そのあとイエス様は、「オリーブ山」に行って祈ります。マタイ・マルコでは「ゲツセマネ」と書かれた場所です。苦しみの中でイエス様は、「御心のままに」と祈られました。自分の思いではなく、神さまのご計画を優先されたのです。
10月 4「ルカによる福音書224753
 イエスがまだ話しておられると、群衆が現れ、十二人の一人でユダという者が先頭に立って、イエスに接吻をしようと近づいた。
(ルカによる福音書22章47節)
オリーブ山で祈り、弟子たちに「起きて祈っていなさい」と命じられたイエス様の元に、群衆と12弟子の一人であるユダが近づいて来ました。ユダは群衆の先頭に立ちます。群衆に誰がイエス様かを伝えるため、またイエス様たちを油断させるためなのでしょうか。
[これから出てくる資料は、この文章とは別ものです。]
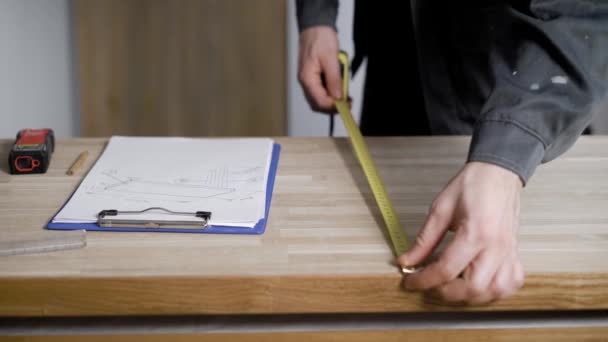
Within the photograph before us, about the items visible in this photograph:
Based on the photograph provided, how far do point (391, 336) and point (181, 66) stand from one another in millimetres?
2040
昨日の箇所で剣を用意させたイエス様ですが、剣を使って抵抗した人をやめさせ、また切り落とされた耳をいやされました。イエス様が弟子たちに持たせたかった剣とは、「神の言葉(エフェソ6:17)」のことだったのかもしれません。
53節の「闇が力を振るっている」という言葉は、新しい聖書では「闇が支配している」と訳されています。「神の国」とは「神さまの支配」という意味です。このとき、この世は闇に支配されていました。この闇はいつまで続くのでしょうか。
10月 5「ルカによる福音書225462
 するとある女中が、ペトロがたき火に照らされて座っているのを目にして、じっと見つめ、「この人も一緒にいました」と言った。
(ルカによる福音書22章56節)
シモン・ペトロは漁をしているときにイエス様と出会いました。イエス様に言われるままに網を降ろしたところ、魚が網一杯になったのを見て、「主よ、わたしから離れてください。わたしは罪深い者なのです(ルカ5:8)」とペトロは言いました。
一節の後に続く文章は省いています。